**选文:**

::::::::::

The Go memory model specifies the conditions under which reads of a variable in one goroutine can be guaranteed to observe values produced by writes to the same variable in a different goroutine.

Go内存模型阐明了一个Go程对某变量的写入,如何才能确保被另一个读取该变量的Go程监测到。

Advice

忠告

Programs that modify data being simultaneously accessed by multiple goroutines must serialize such access.

程序在修改被多个Go程同时访问的数据时必须序列化该访问。

To serialize access, protect the data with channel operations or other synchronization primitives such as those in the sync and sync/atomic packages.

要序列化访问,需通过信道操作,或其它像 syncsync/atomic 包中的同步原语来保护数据。

If you must read the rest of this document to understand the behavior of your program, you are being too clever.

若您的程序行为必须通过阅读本文档才能理解,那...想必您一定十分聪明咯?

Don't be clever.

别自作聪明。

Happens Before

事件的发生次序

Within a single goroutine, reads and writes must behave as if they executed in the order specified by the program. That is, compilers and processors may reorder the reads and writes executed within a single goroutine only when the reordering does not change the behavior within that goroutine as defined by the language specification. Because of this reordering, the execution order observed by one goroutine may differ from the order perceived by another. For example, if one goroutine executes a = 1; b = 2;, another might observe the updated value of b before the updated value of a.

::::::::::

**数据行:**
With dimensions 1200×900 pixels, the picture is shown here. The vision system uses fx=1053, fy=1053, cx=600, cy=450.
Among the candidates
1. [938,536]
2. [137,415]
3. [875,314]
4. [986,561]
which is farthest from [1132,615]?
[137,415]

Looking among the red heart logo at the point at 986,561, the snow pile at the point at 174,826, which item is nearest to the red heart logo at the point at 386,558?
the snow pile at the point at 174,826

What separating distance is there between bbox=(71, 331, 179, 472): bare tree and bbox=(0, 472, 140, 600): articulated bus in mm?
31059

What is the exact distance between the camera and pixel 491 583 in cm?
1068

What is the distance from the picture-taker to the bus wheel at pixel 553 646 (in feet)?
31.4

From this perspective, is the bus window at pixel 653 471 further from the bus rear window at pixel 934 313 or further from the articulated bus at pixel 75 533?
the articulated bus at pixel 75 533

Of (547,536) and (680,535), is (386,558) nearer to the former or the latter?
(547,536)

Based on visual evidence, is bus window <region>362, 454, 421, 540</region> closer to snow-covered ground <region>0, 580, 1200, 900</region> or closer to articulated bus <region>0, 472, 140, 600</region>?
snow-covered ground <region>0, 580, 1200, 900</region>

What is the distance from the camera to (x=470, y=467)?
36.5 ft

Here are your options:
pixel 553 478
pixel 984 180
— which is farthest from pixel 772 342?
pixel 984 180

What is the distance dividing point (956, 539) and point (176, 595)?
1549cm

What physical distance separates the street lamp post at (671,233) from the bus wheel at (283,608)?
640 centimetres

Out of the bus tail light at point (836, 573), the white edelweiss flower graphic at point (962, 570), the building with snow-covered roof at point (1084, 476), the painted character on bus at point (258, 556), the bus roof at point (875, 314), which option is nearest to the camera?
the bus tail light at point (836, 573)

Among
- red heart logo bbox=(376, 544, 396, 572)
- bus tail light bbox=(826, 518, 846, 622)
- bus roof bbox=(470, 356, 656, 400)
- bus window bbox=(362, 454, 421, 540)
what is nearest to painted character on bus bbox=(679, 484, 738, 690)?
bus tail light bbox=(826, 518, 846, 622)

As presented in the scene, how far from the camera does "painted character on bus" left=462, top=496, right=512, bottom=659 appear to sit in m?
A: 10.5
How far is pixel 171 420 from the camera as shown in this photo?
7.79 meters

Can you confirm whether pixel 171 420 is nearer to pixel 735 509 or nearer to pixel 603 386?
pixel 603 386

::::::::::

**待完成任务:**
请把选文中以“Within a single goroutine”开头的那一段改写成简明的要点列表,保留其主要事实。

**参考答案:**
- 在单个Go程内,读写操作必须表现得如同按程序指定的顺序执行。
- 只有当重排不改变该Go程内由语言规范定义的行为时,编译器和处理器才可以重排该Go程内的读写。
- 由于这种重排,一个Go程观察到的执行顺序可能与另一个Go程感知到的不同。
- 例如,一个Go程执行 a = 1; b = 2; 时,另一个Go程可能先观察到 b 的更新值,后观察到 a 的更新值。